Considerando que o ozônio é formado mediante um processo de fotoxidação e que, por esse motivo, suas concentrações dependem da temperatura e da radiação solar ( Arbilla et al., 2002 ), foram verificados os valores de temperaturas e radiação solar dos meses estudados. A estação não obteve registros de temperatura para os meses de julho e agosto de 2016, motivo pelo qual não foi possível comparar os anos de 2015 e 2016. Quanto à radiação solar, é possível observar que os valores das medianas para julho foram menores do que para agosto, havendo uma diferença muito pequena de um ano para outro, conforme demonstrado na Figura 7 .
Entre julho de 2015 e agosto de 2015, a diferença entre os valores de mediana da radiação foi de 10,5%; já entre os meses de julho e agosto de 2016, de 14,2%. Além disso, nos meses de julho, houve um maior número de dias nublados, nos quais os valores de radiação estavam fora do intervalo de 50% da mediana. Assim, o aumento de concentração de ozônio em agosto pode ser devido à maior incidência de radiação solar que promove a formação desse poluente.
Como também apresentado na Figura 7 , ao comparar os meses de agosto de 2015 e agosto de 2016, houve uma maior incidência de dias com radiação solar mais intensa em agosto de 2016 e com uma mediana da radiação solar (para o horário de máxima insolação) ligeiramente maior que a do mês de agosto de 2015.
É possível observar ainda que o valor máximo de concentração de ozônio para agosto de 2016 foi 26,6% maior que agosto de 2015, conforme já demonstrado na Figura 6 .
No entanto, é possível que, além do efeito da radiação solar, outros fatores estejam influenciando as concentrações de ozônio. Outros aspectos deveriam ser considerados, especialmente as concentrações dos precursores da formação de ozônio (COVs e NOx), que não estavam sendo monitorados na estação. Em geral, é observado que, em áreas urbanas, a formação de ozônio é limitada pelas concentrações e pela especiação dos compostos orgânicos voláteis, assim como maiores concentrações de NOx podem levar ao consumo de ozônio por meio da reação com NO ( Silva et al., 2016a , 2016b ).
Dessa forma, eventualmente as obras de mobilidade urbana e a realização dos Jogos Olímpicos em agosto de 2016, com a consequente mudança no trânsito de pessoas e veículos, poderiam levar a uma alteração nos processos químicos de formação e de consumo de ozônio. Essa hipótese só poderia ser verificada com o monitoramento contínuo de todos os parâmetros meteorológicos, bem como das concentrações de ozônio, NO x e COVs.
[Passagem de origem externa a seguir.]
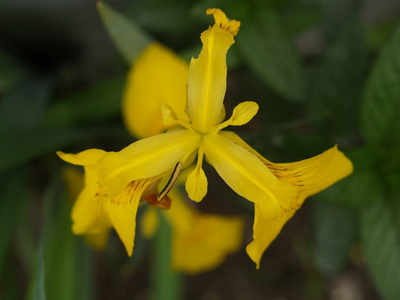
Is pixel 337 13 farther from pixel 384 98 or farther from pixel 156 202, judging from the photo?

Os resultados obtidos neste trabalho mostram que, ainda que as concentrações dos poluentes monitorados não tenham, em geral, ultrapassado os padrões nacionais de qualidade do ar, os níveis de PM10 e de ozônio são preocupantes, especialmente considerando as orientações da Organização Mundial da Saúde.
Os níveis maiores de ozônio em agosto de 2016 podem ser consequência dos processos químicos envolvidos na sua formação e das relações COVs/NOx. Para entender e explicar esses resultados, é indispensável dispor de dados de monitoramento contínuo de NOx e hidrocarbonetos não metânicos (HCNM) totais, uma grave deficiência da Estação do Largo da Carioca. Apesar do esforço do corpo técnico da Secretaria Municipal de Meio Ambiente da cidade do Rio de Janeiro (SMAC), o investimento do município no controle da qualidade do ar é ainda insuficiente, especialmente considerando que o NO2 é um composto legislado.
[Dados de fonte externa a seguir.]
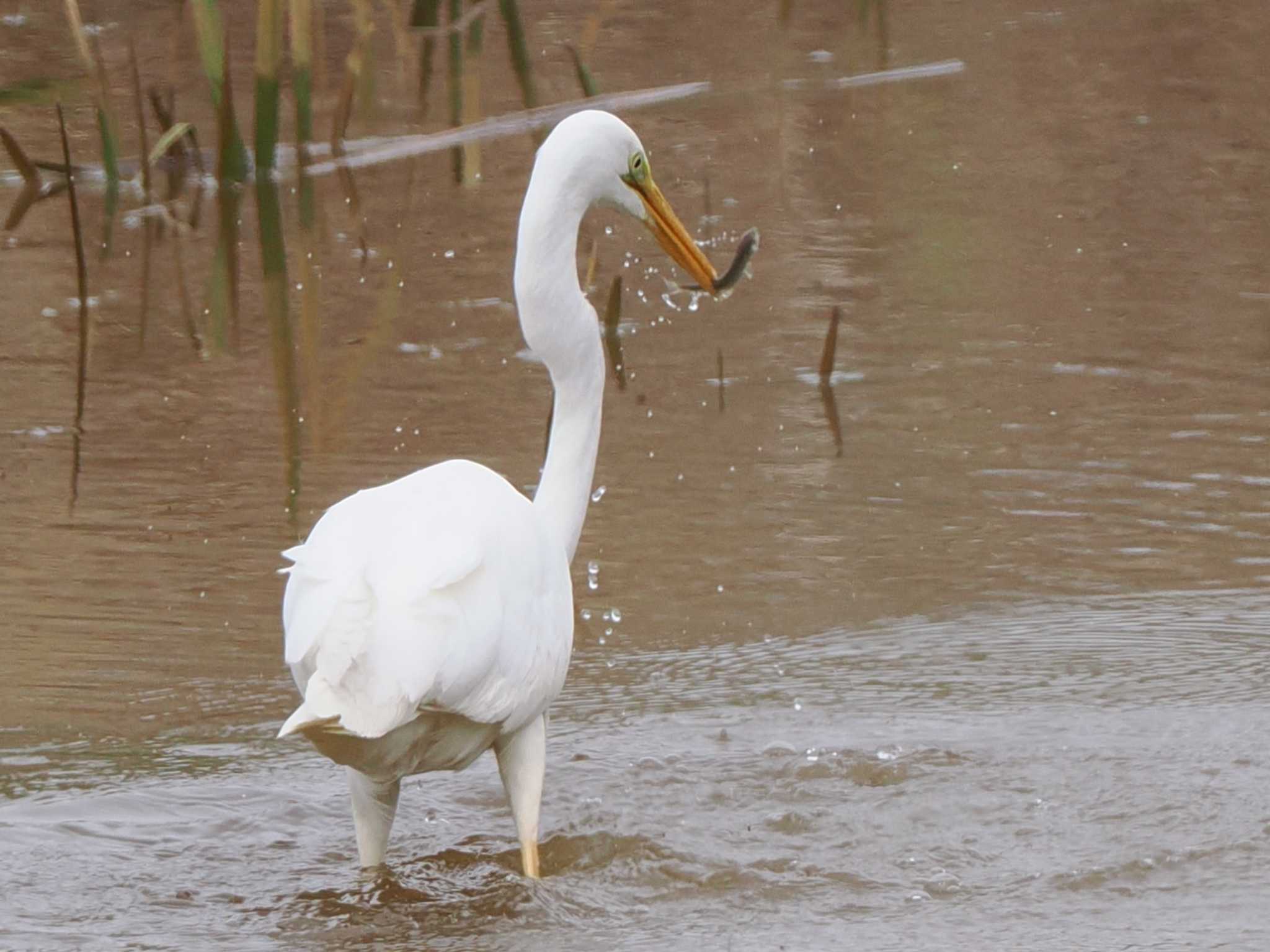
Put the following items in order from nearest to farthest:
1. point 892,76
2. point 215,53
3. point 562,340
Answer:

As obras de planejamento e de modificações urbanas realizadas nos últimos anos para sediar, especialmente, os Jogos Olímpicos tiveram um efeito positivo do ponto de vista estético, cultural e turístico, mas aparentemente não levaram a uma melhoria da qualidade do ar, apesar de ter sido um dos objetivos da agenda sustentável da Candidatura Rio 2016.